• [EXTRACTED RECORDS]
Start
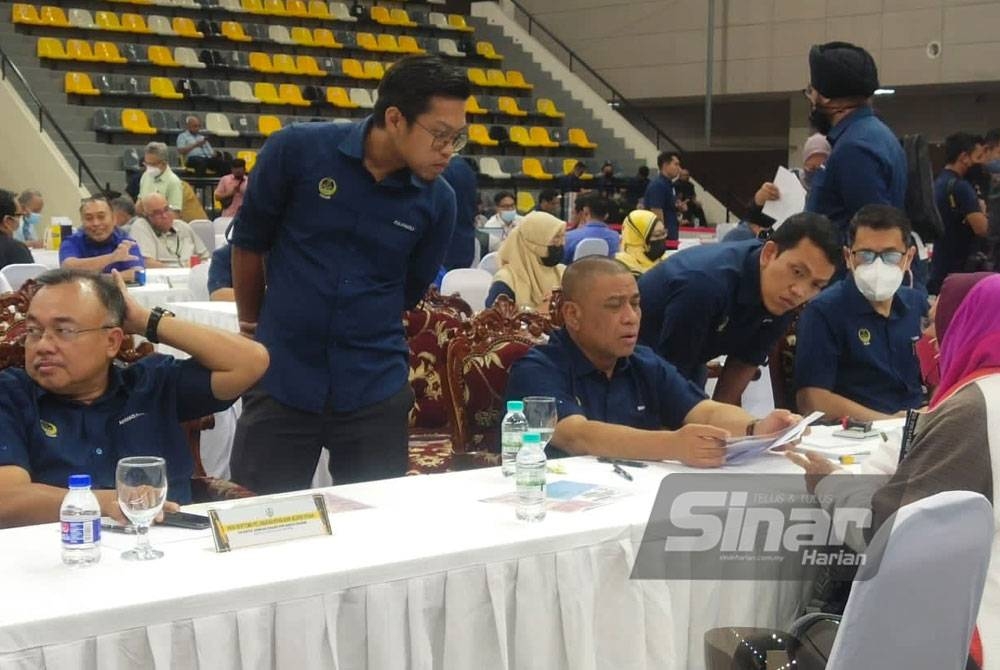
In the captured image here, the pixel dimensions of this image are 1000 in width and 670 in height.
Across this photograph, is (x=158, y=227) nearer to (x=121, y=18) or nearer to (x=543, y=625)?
(x=543, y=625)

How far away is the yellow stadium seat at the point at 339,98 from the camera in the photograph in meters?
17.8

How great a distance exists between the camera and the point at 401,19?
66.7 feet

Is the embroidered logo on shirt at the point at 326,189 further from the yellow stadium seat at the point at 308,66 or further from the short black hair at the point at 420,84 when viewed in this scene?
the yellow stadium seat at the point at 308,66

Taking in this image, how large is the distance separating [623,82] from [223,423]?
16.5 m

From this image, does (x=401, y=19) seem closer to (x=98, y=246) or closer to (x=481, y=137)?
(x=481, y=137)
End
• [AIM OF THE TASK]
Copy the records above word for word, leaving out the pictures.

• [EXERCISE RESPONSE]
In the captured image here, the pixel dimensions of this image are 1000 in width and 670 in height.
Across this photograph, is (x=158, y=227) nearer to (x=121, y=18) or nearer to (x=543, y=625)?
(x=543, y=625)

How far away is the yellow stadium seat at the point at 339,98 from the camera in the photograph in meters?
17.8

How great a distance exists between the camera and the point at 401,19?
66.7 feet

Is the embroidered logo on shirt at the point at 326,189 further from the yellow stadium seat at the point at 308,66 or further from the short black hair at the point at 420,84 when viewed in this scene?
the yellow stadium seat at the point at 308,66

Taking in this image, how large is the distance separating [623,82] from [223,423]?
16.5 m

From this image, does (x=401, y=19) seem closer to (x=98, y=246) or closer to (x=481, y=137)?
(x=481, y=137)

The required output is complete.